Se volgiamo lo sguardo verso il mondo dei narcos messicani l’angel de la muerte assume tutto un altro significato. È una figura di supporto dei matadores dei cartelli della droga. Una specie di scudiero dei narcokiller a cui è affidato un compito di ferale precisione: attenderela fine dell’esecuzione del nemico per piombare come un avvoltoio sul corpo in fin di vita e infliggere il colpo di grazia. Nella maggior parte dei casi si tratta di adolescenti o ventenni addestrati a macellare l’avversario come una bestia prima di esporlo al pubblico in modo esemplare, secondo la famosa pratica del colpirne uno per educarne cento. Uno degli angel de la muerte più famosi è stato il giovanissimo Edgard Jimenez Lugo, detto El Ponchis, un quattordicenne divenuto famoso perché caricava su Youtube le sue perfomance riprendendo con lo smart-phone l’attimo in cui sgozzava le vittime, ormai prive di forza.
Una carriera brillante perché in poco tempo Edgard è reclutato come sicario ufficiale del cartello Beltràn Leyva nello stato di Morelos. Ora El Ponchis sta scontando la galera. Un altro angelo della morte molto conosciuto era Cesar Lupercio Torres, detto El niño de oro, che accompagnava nelle spedizioni di morte Antonio Olalde, il famoso ejecutor del cartello dei Cavalieri templari. La notorietà di Cesar, ucciso durante un conflitto a fuoco, era legata alla fama del suo datore di lavoro (conosciuto anche come Broly Banderas) che posta fotografie delle missioni di morte sui suoi numerosi account di Facebook.
Basta dare uno sguardo alle fotografie per comprendere come la violenza sia parte integrante della vita messicana al punto da non scandalizzare più nessuno se un sicario rende pubblica la sua attività professionale sul social network più popolare del globo.
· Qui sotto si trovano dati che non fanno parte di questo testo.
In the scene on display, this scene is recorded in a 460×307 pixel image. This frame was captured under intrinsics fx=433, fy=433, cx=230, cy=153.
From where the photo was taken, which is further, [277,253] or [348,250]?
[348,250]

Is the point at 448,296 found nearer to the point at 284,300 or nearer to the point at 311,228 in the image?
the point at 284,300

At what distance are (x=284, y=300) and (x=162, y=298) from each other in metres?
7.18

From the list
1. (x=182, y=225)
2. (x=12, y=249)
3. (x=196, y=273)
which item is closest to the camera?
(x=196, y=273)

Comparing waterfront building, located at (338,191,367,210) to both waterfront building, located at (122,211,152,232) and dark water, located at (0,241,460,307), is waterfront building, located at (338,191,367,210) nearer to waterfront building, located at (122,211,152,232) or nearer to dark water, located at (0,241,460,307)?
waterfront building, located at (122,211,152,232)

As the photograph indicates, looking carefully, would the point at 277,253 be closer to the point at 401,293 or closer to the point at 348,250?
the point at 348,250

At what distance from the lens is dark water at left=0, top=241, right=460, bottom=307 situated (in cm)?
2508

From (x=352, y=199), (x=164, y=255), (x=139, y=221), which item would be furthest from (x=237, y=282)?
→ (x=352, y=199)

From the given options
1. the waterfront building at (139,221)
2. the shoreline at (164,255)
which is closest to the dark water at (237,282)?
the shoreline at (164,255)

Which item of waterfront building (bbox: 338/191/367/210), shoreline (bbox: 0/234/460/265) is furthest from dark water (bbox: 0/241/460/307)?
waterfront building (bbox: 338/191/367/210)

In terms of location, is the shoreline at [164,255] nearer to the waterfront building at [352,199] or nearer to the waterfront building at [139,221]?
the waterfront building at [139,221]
Una serie di selfies in cui sfoggia, oltre al look curato da pop star, pistole e mitragliatori come se fossero innocui strumenti del mestiere. La tolleranza pubblica è tale da considerare del tutto normale che alcuni, soprattutto i più giovani, curino la loro immagine pubblica attraverso la realtà digitale, come se si trattasse di un marchio commerciale da promuovere. Veicolano, mostrando le stimmate della ricchezza, uno stile di vita che vuole essere un vero e proprio mexican way of life il cui messaggio di violenza è cool oltre ad arricchirti e renderti macho.
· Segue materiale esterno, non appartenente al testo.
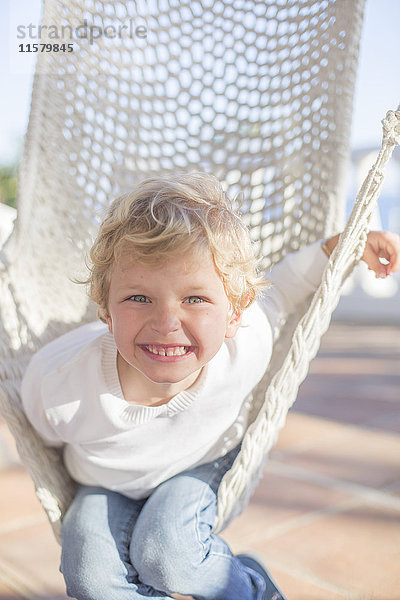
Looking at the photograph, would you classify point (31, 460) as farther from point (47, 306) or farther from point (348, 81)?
point (348, 81)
È per questa smania comunicativa di mostrare la forza della violenza che El niño de oro è stato fatto trovare impalato lungo una strada a scorrimento veloce con un cartello inchiodato in petto in cui si mandava un messaggio a Broly Banderas: “La tua password era facile da aprire [con chiara allusione alla passione per Facebook, NdR]… il ragazzo d’oro ormai è storia passata, è morto per quello che era, un cane!”, di cui Olalde era il padrone.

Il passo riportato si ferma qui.